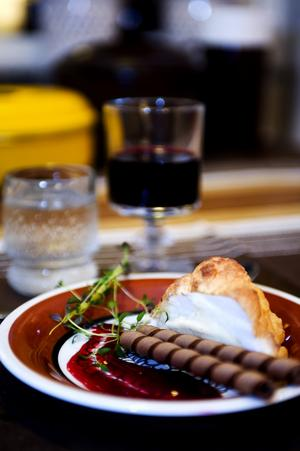 Glace au four. (4 portioner) En rätt som tenderar att smaka mycket ägg. Kan med fördel piffas upp med exempelvis chokladglass i stället för vaniljglass för att få mer smak Det här behöver vi: 1 sockerkaksbotten, färdigköpt eller hemgjord, 0,5 l glass, vanilj enligt originalreceptet, 3 äggvitor, 3 msk socker. Maräng, gör så här: Vispa äggen hårt. Vänd i sockret. Hallonsås, det här behöver du: 2 dl hallon, 0,5 dl socker, 1 tsk vaniljsocker, eventuellt timjan. Gör så här: Koka ihop hallon, socker, vaniljsocker och eventuellt timjan. Mixa. Glace au four, gör så här: Stansa ut sockerkakan med exempelvis ett glas. Lägg på glass. Täck alltihopa med marängen, det är viktigt att allt täcks så att värmen inte når glassen inuti. Sätt in i ugnen på 275 grader i någon minut tills marängen fått en guldbrun färg. Den får inte bli för bränd. Servera med hallonsås Foto:Karin Rickardsson
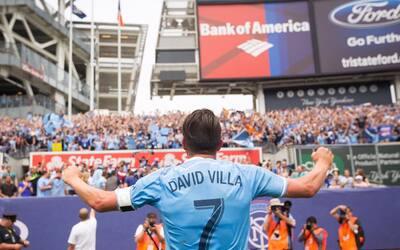 David Villa celebra un gol con su afición en el Yankee Stadium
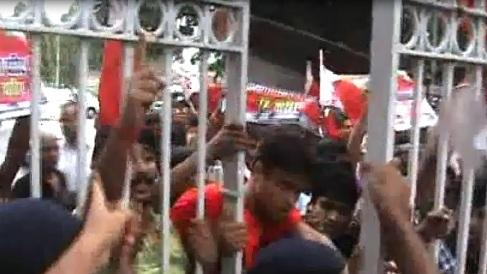 Protesting students barge in Bihar Assembly premises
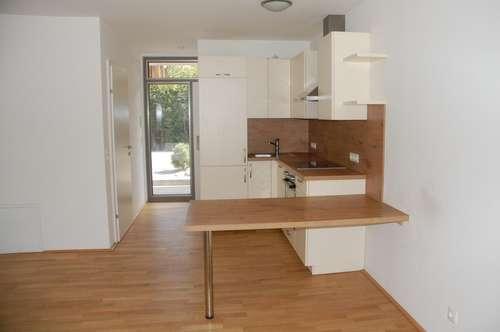 besondere, helle zwei Zimmer Maisonette Wohnung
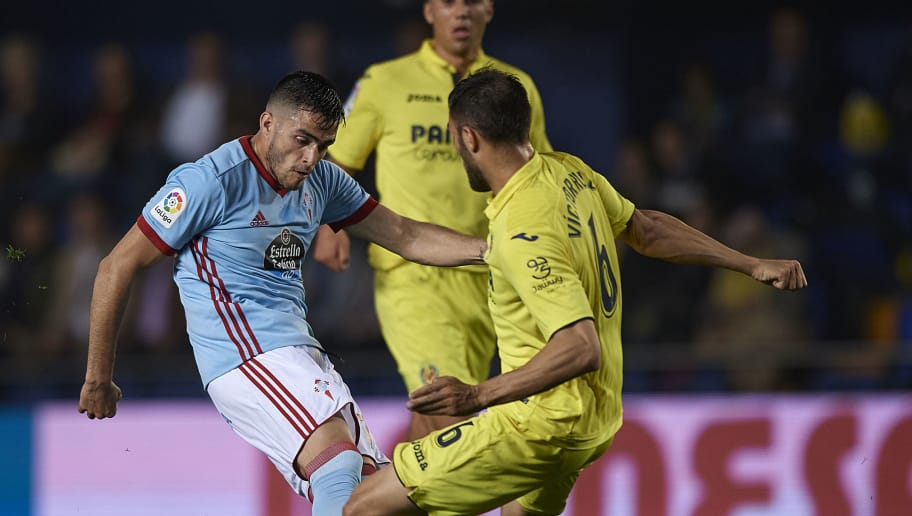VILLARREAL, SPAIN - APRIL 28:  Victor Ruiz (R) of Villarreal competes for the ball with Maxi Gomez (L) of Celta de Vigo during the La Liga match between Villarreal and Celta de Vigo at Estadio de la Ceramica on April 28, 2018 in Villarreal, Spain.  (Photo by Quality Sport Images/Getty Images)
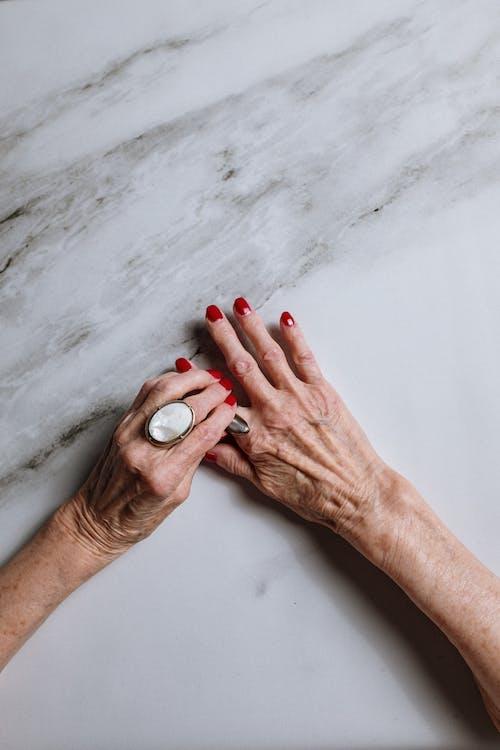Fotos de stock gratuitas de abuela, adulto, anciano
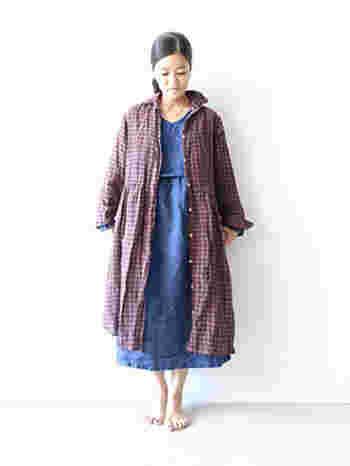 ワンピースの上に重ねてコートのように羽織ってもおしゃれ。リネン100%なので一年中使えます。
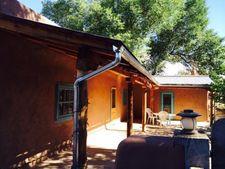 34 Ortiz Ln, Talpa, NM 87571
-=-=-
What to work on:
Make an exact copy of the records, pictures excluded.

Exercise answer:
 Glace au four. (4 portioner) En rätt som tenderar att smaka mycket ägg. Kan med fördel piffas upp med exempelvis chokladglass i stället för vaniljglass för att få mer smak Det här behöver vi: 1 sockerkaksbotten, färdigköpt eller hemgjord, 0,5 l glass, vanilj enligt originalreceptet, 3 äggvitor, 3 msk socker. Maräng, gör så här: Vispa äggen hårt. Vänd i sockret. Hallonsås, det här behöver du: 2 dl hallon, 0,5 dl socker, 1 tsk vaniljsocker, eventuellt timjan. Gör så här: Koka ihop hallon, socker, vaniljsocker och eventuellt timjan. Mixa. Glace au four, gör så här: Stansa ut sockerkakan med exempelvis ett glas. Lägg på glass. Täck alltihopa med marängen, det är viktigt att allt täcks så att värmen inte når glassen inuti. Sätt in i ugnen på 275 grader i någon minut tills marängen fått en guldbrun färg. Den får inte bli för bränd. Servera med hallonsås Foto:Karin Rickardsson
 David Villa celebra un gol con su afición en el Yankee Stadium
 Protesting students barge in Bihar Assembly premises
 besondere, helle zwei Zimmer Maisonette Wohnung
VILLARREAL, SPAIN - APRIL 28:  Victor Ruiz (R) of Villarreal competes for the ball with Maxi Gomez (L) of Celta de Vigo during the La Liga match between Villarreal and Celta de Vigo at Estadio de la Ceramica on April 28, 2018 in Villarreal, Spain.  (Photo by Quality Sport Images/Getty Images)
Fotos de stock gratuitas de abuela, adulto, anciano
 ワンピースの上に重ねてコートのように羽織ってもおしゃれ。リネン100%なので一年中使えます。
 34 Ortiz Ln, Talpa, NM 87571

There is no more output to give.